Aims

This tutorial is about the use of experimental data, in particular NMR data, either as collective variables or as replica-averaged restraints in MD simulations. While the first is a just a simple extension of what we have been already doing in previous tutorials, the latter is an approach that can be used to increase the quality of a force-field in describing the properties of a specific system.

Learning Outcomes

Once this tutorial is completed students will:

know why and how to use experimental data to define a collective variable
know why and how to use experimental data as replica-averaged restraints in MD simulations

Resources

The tarball for this project contains the following:

system: the files use to generate the topol?.tpr files of the first and second example (the setup is for simulations in vacuum)
first: an example on the use of chemical shifts as a collective variable
second: an example on the use of chemical shifts as replica-averaged restraints
third: an example on the use of RDCs (calculated with the theta-method) as replica-averaged restraints

Instructions

Experimental data as Collective Variables

In the former tutorials it has been often discussed the possibility of measuring a distance with respect to a structure representing some kind of state for a system, i.e.
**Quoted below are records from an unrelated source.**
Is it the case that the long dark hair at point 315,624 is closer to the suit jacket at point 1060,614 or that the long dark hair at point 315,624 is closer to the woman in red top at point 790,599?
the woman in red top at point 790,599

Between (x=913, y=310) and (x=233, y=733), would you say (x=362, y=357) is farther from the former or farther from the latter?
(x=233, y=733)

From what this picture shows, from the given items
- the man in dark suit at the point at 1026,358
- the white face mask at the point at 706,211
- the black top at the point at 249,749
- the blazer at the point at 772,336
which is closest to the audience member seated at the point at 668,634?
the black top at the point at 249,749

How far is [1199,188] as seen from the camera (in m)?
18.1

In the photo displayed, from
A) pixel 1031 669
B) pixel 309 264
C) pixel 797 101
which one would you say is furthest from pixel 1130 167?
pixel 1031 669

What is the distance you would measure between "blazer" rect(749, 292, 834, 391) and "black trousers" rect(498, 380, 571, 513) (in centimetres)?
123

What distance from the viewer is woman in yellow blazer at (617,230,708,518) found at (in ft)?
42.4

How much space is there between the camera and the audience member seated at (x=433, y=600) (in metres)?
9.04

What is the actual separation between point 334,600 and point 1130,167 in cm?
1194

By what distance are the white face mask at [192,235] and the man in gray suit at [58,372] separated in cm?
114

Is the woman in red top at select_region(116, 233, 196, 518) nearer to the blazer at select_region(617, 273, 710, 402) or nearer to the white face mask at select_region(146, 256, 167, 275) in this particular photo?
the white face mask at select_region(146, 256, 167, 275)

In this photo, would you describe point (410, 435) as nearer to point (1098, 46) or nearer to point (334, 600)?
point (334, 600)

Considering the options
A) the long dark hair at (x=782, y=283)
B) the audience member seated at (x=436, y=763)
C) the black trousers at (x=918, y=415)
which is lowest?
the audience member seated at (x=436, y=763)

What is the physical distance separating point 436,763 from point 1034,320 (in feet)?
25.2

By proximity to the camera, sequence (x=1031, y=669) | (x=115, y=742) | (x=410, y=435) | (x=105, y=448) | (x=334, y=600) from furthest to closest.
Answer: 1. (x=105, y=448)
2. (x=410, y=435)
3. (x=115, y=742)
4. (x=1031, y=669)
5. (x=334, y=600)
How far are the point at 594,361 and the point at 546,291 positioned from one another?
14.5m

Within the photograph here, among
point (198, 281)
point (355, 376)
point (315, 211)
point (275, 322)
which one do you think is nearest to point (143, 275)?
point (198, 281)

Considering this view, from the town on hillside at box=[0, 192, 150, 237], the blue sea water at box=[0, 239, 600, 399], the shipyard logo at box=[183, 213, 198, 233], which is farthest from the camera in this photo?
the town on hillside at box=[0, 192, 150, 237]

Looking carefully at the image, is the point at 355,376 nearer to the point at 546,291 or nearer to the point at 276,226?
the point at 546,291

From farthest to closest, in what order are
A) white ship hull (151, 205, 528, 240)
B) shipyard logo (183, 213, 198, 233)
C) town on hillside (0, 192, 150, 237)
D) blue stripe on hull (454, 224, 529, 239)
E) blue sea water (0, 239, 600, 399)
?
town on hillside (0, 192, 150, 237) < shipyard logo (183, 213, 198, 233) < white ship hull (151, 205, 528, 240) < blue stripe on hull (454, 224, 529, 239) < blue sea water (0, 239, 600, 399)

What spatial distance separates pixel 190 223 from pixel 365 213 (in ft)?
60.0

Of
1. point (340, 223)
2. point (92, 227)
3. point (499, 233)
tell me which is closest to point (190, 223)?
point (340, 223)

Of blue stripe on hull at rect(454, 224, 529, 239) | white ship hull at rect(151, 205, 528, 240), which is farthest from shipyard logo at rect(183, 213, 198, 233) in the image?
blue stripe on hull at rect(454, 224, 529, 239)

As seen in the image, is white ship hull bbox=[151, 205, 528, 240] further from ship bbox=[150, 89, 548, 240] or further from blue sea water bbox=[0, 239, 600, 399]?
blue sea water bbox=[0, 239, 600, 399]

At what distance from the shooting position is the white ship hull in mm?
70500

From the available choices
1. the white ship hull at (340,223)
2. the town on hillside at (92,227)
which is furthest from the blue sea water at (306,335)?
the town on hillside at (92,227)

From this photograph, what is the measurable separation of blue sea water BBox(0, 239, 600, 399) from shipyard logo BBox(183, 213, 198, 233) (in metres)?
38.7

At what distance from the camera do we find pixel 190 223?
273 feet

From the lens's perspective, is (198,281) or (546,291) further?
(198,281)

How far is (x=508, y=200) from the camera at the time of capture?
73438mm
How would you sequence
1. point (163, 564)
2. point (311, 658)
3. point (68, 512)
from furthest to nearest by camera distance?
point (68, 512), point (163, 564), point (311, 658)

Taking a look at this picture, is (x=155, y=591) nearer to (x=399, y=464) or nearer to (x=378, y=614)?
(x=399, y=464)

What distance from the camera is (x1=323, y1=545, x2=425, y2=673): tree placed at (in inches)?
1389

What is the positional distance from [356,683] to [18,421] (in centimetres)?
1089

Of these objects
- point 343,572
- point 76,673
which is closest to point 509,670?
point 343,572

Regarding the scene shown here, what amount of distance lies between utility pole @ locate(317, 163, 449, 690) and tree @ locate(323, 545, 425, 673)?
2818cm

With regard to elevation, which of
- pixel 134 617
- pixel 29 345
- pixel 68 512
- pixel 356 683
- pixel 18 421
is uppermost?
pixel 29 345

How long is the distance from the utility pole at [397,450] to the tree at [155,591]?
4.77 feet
Belfast tutorial: Out of equilibrium dynamics. An alternative possibility is to use as a reference a set of experimental data that represent a state and measure the current deviation from the set. In plumed there are currently implemented the following NMR experimental observables: Chemical Shifts (only for proteins) CS2BACKBONE, NOE distances, JCOUPLING, PRE intensities, and Residual Dipolar couplings/pseudocontact shifts RDC.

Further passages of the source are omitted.